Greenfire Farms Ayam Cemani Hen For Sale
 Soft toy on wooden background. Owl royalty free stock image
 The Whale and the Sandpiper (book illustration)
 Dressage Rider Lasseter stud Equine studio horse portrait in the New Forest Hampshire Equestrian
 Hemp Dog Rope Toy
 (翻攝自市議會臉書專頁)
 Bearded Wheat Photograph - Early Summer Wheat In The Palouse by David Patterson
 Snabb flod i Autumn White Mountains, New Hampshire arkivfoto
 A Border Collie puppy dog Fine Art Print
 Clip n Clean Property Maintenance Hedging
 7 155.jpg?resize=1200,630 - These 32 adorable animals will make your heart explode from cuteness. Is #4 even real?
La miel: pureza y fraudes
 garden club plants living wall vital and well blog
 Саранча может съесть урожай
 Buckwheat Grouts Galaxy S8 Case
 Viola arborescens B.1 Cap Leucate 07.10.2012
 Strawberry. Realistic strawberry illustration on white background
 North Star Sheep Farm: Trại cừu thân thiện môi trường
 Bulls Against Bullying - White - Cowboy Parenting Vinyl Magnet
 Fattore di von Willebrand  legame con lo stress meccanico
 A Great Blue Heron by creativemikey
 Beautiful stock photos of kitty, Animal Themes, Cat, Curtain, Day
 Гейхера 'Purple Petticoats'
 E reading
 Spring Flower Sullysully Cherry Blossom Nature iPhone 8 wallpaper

= Task prompt =
Quote the data above verbatim from its first line to the line that includes "Clip n Clean Property Maintenance Hedging", with both boundary lines retained.

= Solution for this exercise =
Greenfire Farms Ayam Cemani Hen For Sale
 Soft toy on wooden background. Owl royalty free stock image
 The Whale and the Sandpiper (book illustration)
 Dressage Rider Lasseter stud Equine studio horse portrait in the New Forest Hampshire Equestrian
 Hemp Dog Rope Toy
 (翻攝自市議會臉書專頁)
 Bearded Wheat Photograph - Early Summer Wheat In The Palouse by David Patterson
 Snabb flod i Autumn White Mountains, New Hampshire arkivfoto
 A Border Collie puppy dog Fine Art Print
 Clip n Clean Property Maintenance Hedging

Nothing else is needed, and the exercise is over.